Niemand heizt, um Energie zu verbrauchen. Vielmehr soll eine als thermische Behaglichkeit bezeichnete Wohnsituation geschaffen und aufrecht erhalten werden.
Als thermisch behaglich wird ein Raum dann empfunden, wenn Temperatur und Feuchtigkeit der Luft, die Temperaturen der Wände und der Fenster, des Fußbodens und der Decke, sowie die Luftbewegung so auf die Wärme- und Wasserabgabe unseres Körpers abgestimmt sind, dass kein Gefühl von Hitze oder Kälte, Feuchtigkeit oder Trockenheit und keine Zugluft empfunden wird.

Wann wir einen Raum als thermisch behaglich empfinden, hängt von vielen unterschiedlichen Einflüssen, also auch von unserer körperlichen Verfassung, der Art der Tätigkeit und der Bekleidung, ab. Damit kann der gleiche Raum im gleichen Zustand für die einen als zu warm und für die anderen als zu kalt empfunden werden. Diese unterschiedliche Wahrnehmung bezieht sich jedoch größtenteils nur auf die empfundene Temperatur, die je nach Bewegungsintensität und Kleidung eher bei 16°C oder bei 24°C als angenehm empfunden wird. [mehr zur thermischen Behaglichkeit]

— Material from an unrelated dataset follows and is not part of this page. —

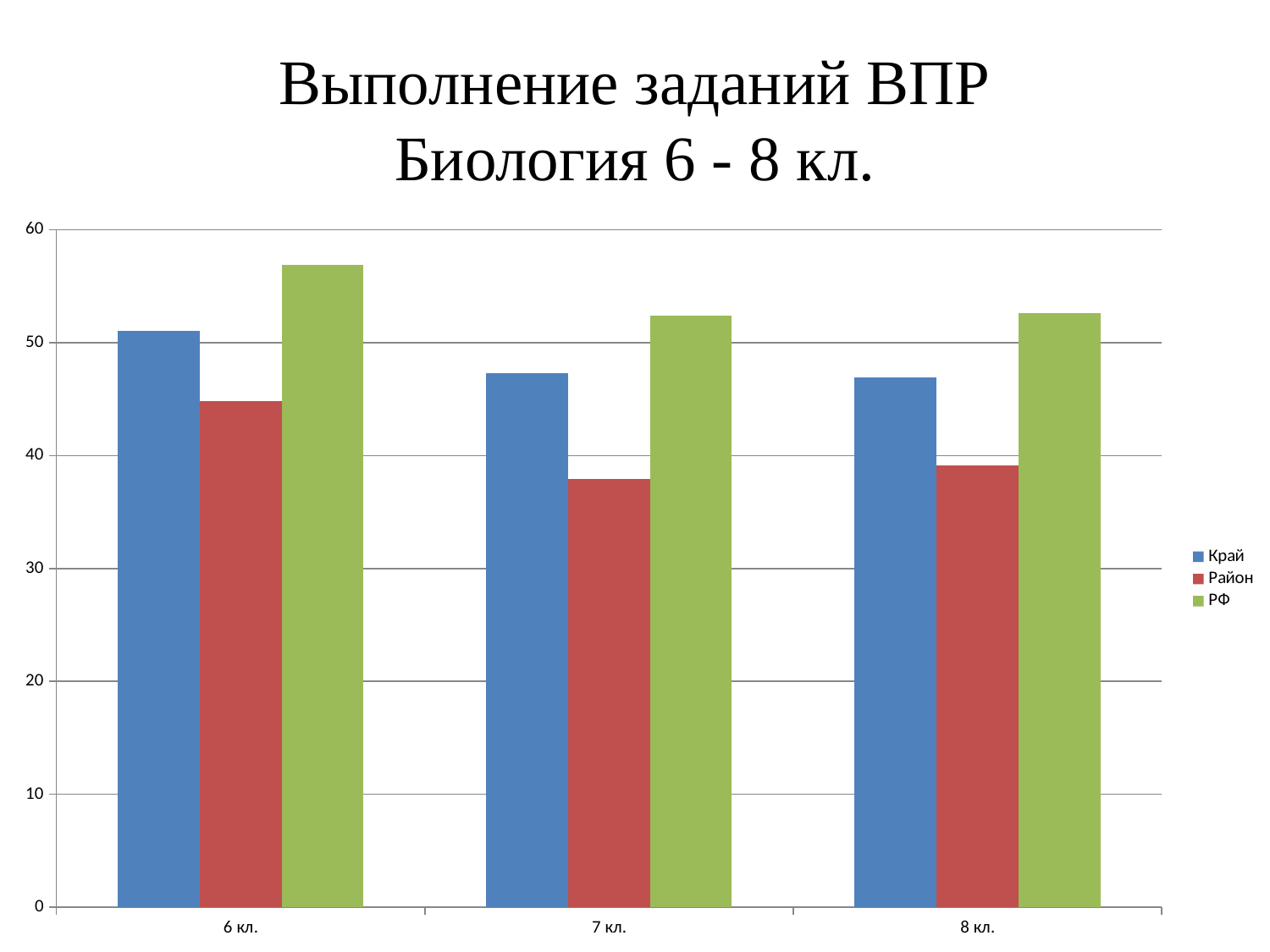
Which series has the highest bar for 6 кл.? РФ How many categories are shown on the x axis? 3 What is the title of the chart? Выполнение заданий ВПР Биология 6 - 8 кл. What kind of chart is shown on the slide? bar chart Is the value for РФ in 6 кл. greater or less than 50? greater Which series has the lowest bar for 7 кл.? Район Is the value for Край in 8 кл. greater or less than 50? less Which category has the highest РФ value? 6 кл. How many series does the legend list? 3 Which is larger for 6 кл.: Край or Район? Край Does the Край value rise or fall from 6 кл. to 7 кл.? fall Is the value for Район in 7 кл. greater or less than 40? less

Vor allem an Tagen mit sehr niedriger Außentemperatur ist diese empfundene Temperatur nicht immer identisch mit der vom Thermometer gemessenen Temperatur der Luft in der Nähe der Wand, an der das Thermometer hängt. Diese Unterschiede sind in Gebäuden mit unzureichendem Wärmeschutz am deutlichsten ausgeprägt. Der starke Wärmeabfluss durch die Umfassungsflächen (also durch die Wände und die Fenster und durch den Fußboden oder die Decke) führt dazu, dass die Temperaturen dieser Oberflächen ständig mehrere Grad unterhalb der Lufttemperatur liegen und unser Körper deshalb in diese Richtung besonders viel Wärme abstrahlt.

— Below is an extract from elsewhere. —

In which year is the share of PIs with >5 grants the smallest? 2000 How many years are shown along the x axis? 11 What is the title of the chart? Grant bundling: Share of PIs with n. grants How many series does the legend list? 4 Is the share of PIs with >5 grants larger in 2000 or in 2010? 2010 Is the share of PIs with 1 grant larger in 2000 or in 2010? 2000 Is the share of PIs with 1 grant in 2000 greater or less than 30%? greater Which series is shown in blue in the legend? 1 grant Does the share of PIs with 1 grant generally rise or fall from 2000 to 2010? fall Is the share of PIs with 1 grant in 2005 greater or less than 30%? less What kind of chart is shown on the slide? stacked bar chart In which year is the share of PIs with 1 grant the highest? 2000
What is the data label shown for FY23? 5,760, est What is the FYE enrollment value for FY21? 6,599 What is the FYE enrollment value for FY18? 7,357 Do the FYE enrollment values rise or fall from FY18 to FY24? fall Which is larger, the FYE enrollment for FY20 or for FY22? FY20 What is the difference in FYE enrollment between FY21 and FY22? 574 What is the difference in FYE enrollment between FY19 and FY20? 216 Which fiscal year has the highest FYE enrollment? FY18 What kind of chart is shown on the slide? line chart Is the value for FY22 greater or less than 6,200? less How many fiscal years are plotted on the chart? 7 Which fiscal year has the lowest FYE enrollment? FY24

Um dieses Ungleichgewicht zu kompensieren, vor allem aber auch um die große Menge der nach außen abgegebenen Wärme in den Raum nachzuliefern, müssen die Heizkörper fast durchgängig bei hohen Temperaturen betrieben werden. So kann der Raum gleichzeitig als zu warm und zu kalt empfunden werden und wir nehmen einen Zug wahr, auch wenn sich die Luft nicht sehr stark bewegt. Die größte Menge der aufgewendeten Heizenergie dient dann nicht der Steigerung unserer Behaglichkeit sondern der Beheizung der Umgebung des Gebäudes.

In Gebäuden mit gutem Wärmeschutz ist der Wärmeabfluss durch die Umfassungsflächen dagegen deutlich geringer. Damit liegt auch die Oberflächentemperatur dieser Flächen nur wenig unterhalb der Lufttemperatur. Die Heizkörper können bei einer Temperatur betrieben werden, die nur leicht oberhalb der Lufttemperatur liegt. Durch diese viel besser übereinstimmenden Temperaturen der Luft und der Oberfllächen muss der Raum nur auf eine geringere Lufttemperatur als ein Raum mit unzureichendem Wärmeschutz geheizt werden (z.B. auf 20°C statt auf 22°C) um ein akzeptables Niveau an thermischer Behaglichkeit zu bieten.
Durch einen guten Wärmeschutz fällt auch die Heizperiode kürzer aus. Die durch die Nutzung in den Raum eingebrachte Wärme (Körperwärme und Abwärme von Geräten) und ggf. auch die Strahlungswärme durch die Sonne bleiben länger im Raum und sorgen dort auch in der Übergangszeit für angenehme Temperaturen - ohne dass die Heizung laufen müsste.

Zusammengefasst: Mit der Verbesserung des Wärmeschutzes sparen Sie wertvolle Energie und können Ihren Komfort steigern.